Monday, 31 October 2011

Whittington 31 October 2011 Day 3

At about five to ten this morning I untied and started to move down to the lock landing, Paul called from his garden to go straight into the lock and he would be there shortly. Once in the lock with the gates behind closed it is immediately obvious the danger of coming up under the walkways attached to the gate. I am going to suggest to the MLC that they remove them as they serve no useful purpose now that the slackers are mechanised.

High tide at Kings Lynn was at 0853 hrs. local time so by the time DSCF6976we entered the lock it had turned but we still had to wait for the river level to fall further before Paul commenced filling the lock. A little after 1030 hrs. he cracked the first slacker, thank goodness it wasn’t the one on the side we were sitting as dark brown water fountained up into the air. I had already removed the stove chimney and at Pauls suggestion I also removed the exhaust. The lock slowly filled and Harnser rose closer to the arch of the bridge. By the time the lock had filled the phone aerial was bent over and the pigeon box was about 2 inches from the under side of the arch, the water was just lapping the top gates. The bottom guillotine gate lifted and we could see out onto the river. We still couldn’t go anywhere as the lock at Denver was not ready but not only that we still wouldn’t fit under the bottom edge of the guillotine gate, when the water had dropped about another 4” at about 1050 hrs. we were just able to slide out. Even so early into the tide I was surprised how fast the river was running . It took a lot of engine power to turn into the flow and start making progress to Denver. I was advised to keep the power on to get there as soon as possible as Denver has a big problem with the lock mouth silting up and the more water there when we arrived the less problem it was likely to be. I held to the right of the river until I rounded the bend and then made my for the middle of the sluices reducing power as we moved out of the flow of the river, when I guessed we were past the bank I turned left to the lock sliding in by the right hand wall.

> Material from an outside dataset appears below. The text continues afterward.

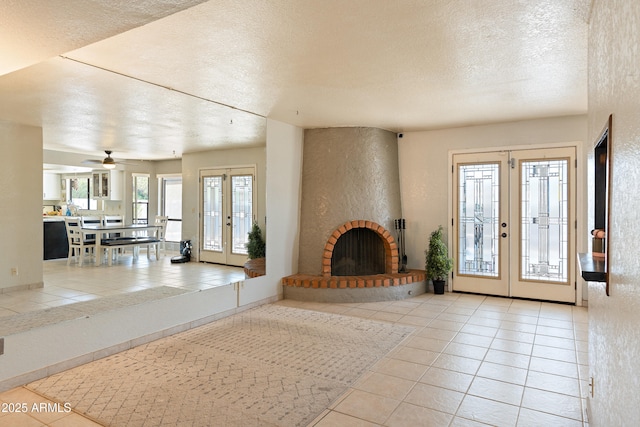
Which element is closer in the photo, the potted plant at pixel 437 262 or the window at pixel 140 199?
the window at pixel 140 199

DSCF6985After locking down onto the none tidal Ouse we chugged round to the left to fill up with water. There is a water point and a free pumpout just by the slipway almost opposite the lock that drops down to The Great Ouse Relief Channel.

DSCF6994With the water tank once again full we headed south until we came to the River Wissey where we turned sharp left and stopped at the GOBA moorings for lunch. There was one small cruiser moored right in the middle of the moorings, he shot out and offered to move up a bit, saying he had not expected to see another boat on the river, I replied neither did we. As the moorings are probably in excess of 100 Mt. long there was tons of room for us without him moving.

DSCF7011The next point of interest is the Sugar Beet factory, East Anglia has several of these and from September to spring time they can bee DSCF7009seen belching out white steam, they are often adjacent to rivers both for the water they use and in times passed transporting the sugar beet by boat. One thing that has changed since last time we were here is the old concrete bridge has had its deck removed.

We winded at what is classed the end of navigation where the river forks, I understand you can get a bet further TNC style. If the bank had been better I would have moored here, but we have to get the poor old dog off, I am sure it would be much quieter than our intended mooring on the GOBA moorings at the caravan park right by the road bridge.

The moorings are only about 70 ft. long so we have taken it all up, but I am not expecting any one to turn up in the dark. Once moored you have to report in at reception, as expected there was no one there, but a couple in a caravan, who I suspect live on site said they were then coming to see me as the site manager was away. I gave them my name, the boat name and my GOBA membership number and then settled down for what looks like being a noisy night on Harnser.